There have already been many efforts to quantify trust.  In a way, Google does this: page rank measures not just which websites are popular, but which are popular among popular websites.  One can view that as “trusting” the popular pages.  Less abstractly, sites like Yelp, Amazon, AirBnB, and many more monetize trust by making digestible our collective opinions of goods and services.  Some of these sites, like Yelp, have a social networking aspect, highlighting reviews from friends.  All of the sites allow some type of verification, in the form of reading reviews.  It’s not surprising to me that most efforts towards quantifying trust online are commercial – I would expect nothing less from our hypercapitalist culture – but it does lead to some ironies.  Thus TrustCloud, “a real time curated global positive reputation data service”, boasts that “our proprietary algorithms look for behaviors like responsiveness, consistency and longevity in online behavior”.  By keeping their methods proprietary they are, of course, saying “trust us”.

If commercial efforts towards quantifying trust are hamstrung by the assumed need for secrecy, what about non-commercial efforts?  There are many examples of implicit trust networks facilitating non-commercial projects.  The efforts of Debian Developers and Cochrane Collaborators spring to mind.  And yet, as I said, this trust is implicit and therefore difficult to leverage. We believe, holistically, that a Cochrane review is reliable and we can verify, with much effort, that a review has been done rigorously, but there is no automatized way for us to share that verification with others nor to build up a track record of whose work is consistently verified.  Unsurprisingly, the Debian community automates and quantifies a great deal more than Cochrane. Debian, a free software operating system, relies on individuals to manage sub-parts of the project, known as packages.  A number of statistics about these packages are compiled, including how often they’re used, how many predictable errors and warnings they provoke, and the number of reported bugs over the package’s lifetime.  But it’s not clear how these tools compare with implicit social trust networks in the success – or even continued functioning – of the project.

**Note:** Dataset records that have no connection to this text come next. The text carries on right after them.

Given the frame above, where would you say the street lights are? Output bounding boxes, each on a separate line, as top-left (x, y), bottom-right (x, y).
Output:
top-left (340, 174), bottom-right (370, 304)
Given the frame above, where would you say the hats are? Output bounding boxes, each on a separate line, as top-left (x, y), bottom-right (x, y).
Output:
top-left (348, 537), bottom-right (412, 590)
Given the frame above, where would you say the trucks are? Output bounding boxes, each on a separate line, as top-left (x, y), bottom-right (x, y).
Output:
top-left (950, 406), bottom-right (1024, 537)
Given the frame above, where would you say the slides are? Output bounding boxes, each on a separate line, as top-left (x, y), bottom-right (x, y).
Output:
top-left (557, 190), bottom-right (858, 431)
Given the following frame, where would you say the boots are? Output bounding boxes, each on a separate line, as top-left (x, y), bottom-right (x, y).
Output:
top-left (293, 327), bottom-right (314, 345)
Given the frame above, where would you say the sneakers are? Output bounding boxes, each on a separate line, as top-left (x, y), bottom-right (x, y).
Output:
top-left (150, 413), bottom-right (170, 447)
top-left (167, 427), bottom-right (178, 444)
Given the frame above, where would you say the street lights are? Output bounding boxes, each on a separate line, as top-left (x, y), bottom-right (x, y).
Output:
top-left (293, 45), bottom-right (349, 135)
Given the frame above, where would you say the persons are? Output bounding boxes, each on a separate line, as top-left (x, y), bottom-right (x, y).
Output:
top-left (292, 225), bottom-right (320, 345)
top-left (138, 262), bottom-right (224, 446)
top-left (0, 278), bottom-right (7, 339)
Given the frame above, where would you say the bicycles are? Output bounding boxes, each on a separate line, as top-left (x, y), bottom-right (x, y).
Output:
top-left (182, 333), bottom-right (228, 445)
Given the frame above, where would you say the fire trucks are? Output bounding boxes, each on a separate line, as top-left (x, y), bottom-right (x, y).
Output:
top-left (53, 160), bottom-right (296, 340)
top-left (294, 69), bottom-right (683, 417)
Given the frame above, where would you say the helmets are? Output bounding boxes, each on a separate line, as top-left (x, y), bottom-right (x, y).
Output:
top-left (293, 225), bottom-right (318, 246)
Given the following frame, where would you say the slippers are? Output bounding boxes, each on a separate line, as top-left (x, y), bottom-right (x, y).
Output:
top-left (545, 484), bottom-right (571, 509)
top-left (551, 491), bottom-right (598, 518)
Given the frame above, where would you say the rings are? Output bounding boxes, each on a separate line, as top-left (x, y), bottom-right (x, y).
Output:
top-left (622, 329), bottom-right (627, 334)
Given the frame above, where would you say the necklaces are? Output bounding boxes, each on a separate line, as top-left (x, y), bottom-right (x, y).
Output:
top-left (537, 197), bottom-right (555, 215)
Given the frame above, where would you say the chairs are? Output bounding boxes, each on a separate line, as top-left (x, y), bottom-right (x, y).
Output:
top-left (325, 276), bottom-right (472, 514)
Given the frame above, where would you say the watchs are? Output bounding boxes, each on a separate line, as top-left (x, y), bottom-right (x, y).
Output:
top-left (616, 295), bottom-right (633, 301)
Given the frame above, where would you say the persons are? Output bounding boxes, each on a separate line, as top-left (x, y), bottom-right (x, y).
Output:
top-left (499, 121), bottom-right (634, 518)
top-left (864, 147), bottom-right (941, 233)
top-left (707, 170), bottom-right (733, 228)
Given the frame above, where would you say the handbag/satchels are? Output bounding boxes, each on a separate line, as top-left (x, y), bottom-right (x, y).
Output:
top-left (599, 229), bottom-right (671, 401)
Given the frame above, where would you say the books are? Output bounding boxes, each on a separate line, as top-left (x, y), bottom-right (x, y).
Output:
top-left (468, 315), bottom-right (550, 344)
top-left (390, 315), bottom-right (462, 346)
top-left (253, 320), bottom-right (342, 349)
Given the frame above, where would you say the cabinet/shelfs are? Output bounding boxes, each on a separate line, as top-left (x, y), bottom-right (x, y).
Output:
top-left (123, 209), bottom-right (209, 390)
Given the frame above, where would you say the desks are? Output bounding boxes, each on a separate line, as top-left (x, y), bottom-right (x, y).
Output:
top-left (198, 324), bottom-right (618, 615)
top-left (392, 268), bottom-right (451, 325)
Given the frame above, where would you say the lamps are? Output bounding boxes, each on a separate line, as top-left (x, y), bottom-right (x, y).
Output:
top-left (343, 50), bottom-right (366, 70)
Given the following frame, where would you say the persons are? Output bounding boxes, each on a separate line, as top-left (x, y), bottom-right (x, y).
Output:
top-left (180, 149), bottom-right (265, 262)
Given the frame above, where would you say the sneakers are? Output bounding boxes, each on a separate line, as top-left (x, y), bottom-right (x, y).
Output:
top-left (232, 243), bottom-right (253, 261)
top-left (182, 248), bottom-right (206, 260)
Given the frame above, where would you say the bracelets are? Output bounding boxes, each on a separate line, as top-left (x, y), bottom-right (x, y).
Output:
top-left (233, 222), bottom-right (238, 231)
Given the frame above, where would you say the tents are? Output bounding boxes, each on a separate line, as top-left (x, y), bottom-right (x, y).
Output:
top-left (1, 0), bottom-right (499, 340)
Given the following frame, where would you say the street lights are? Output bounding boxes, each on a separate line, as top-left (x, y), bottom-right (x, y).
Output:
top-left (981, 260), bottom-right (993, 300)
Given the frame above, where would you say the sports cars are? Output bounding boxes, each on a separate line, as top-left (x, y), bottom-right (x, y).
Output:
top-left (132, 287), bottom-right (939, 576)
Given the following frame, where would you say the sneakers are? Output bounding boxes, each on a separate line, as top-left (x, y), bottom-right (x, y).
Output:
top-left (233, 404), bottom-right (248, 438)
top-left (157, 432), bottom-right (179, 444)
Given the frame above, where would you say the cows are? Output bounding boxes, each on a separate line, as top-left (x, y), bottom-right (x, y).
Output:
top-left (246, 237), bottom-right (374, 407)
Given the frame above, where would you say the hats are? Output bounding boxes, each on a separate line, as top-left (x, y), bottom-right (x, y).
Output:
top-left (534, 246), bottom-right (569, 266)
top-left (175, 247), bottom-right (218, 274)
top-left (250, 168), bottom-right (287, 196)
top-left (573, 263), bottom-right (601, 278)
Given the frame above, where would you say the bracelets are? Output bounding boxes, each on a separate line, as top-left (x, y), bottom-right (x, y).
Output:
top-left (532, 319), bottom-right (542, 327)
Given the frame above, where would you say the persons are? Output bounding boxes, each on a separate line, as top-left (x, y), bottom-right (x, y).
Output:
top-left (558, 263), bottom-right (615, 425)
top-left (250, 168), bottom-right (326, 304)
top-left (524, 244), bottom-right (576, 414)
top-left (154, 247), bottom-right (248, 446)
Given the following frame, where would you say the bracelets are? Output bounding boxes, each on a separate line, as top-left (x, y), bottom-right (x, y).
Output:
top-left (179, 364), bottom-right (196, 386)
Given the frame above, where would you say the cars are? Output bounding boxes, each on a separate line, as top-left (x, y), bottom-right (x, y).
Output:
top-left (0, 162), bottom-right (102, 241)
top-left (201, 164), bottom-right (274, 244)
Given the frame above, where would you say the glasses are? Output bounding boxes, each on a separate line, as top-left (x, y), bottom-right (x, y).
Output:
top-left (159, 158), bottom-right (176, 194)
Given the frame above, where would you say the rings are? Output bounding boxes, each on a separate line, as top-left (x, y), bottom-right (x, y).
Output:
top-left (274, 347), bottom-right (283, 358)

If a non-commercial project (or creatively and transparently commercial project) were to quantify trust, what would that look like?  I’d argue that it would have the following characteristics:

  • The methodology would be entirely transparent, even if some or all of the data being processed was kept private.
  • Such a system would facilitate verification to the fullest extent possible, while utilizing partial and incomplete verification.
  • This system would also enable snap judgments, distilling a multi-faceted trust network down to a single number or rating. Users could then choose what amount of engagement, from “snap judgment” to “full verification”, they care to perform.
  • It would follow the lead of social networking sites and recognize personal connections as a key source of trust.
  • It would allow individuals to disclose self-distrust by incorporating measures of confidence in their own statements, claims, verification processes, etc.

That’s just a first stab.  Already I can see problems, the most obvious being how terribly sad I would feel if I had a low trust score.  I will continue reading and thinking so that I can refine these ideas in a future blog post.

Thanks to Daf for answering some questions about Debian.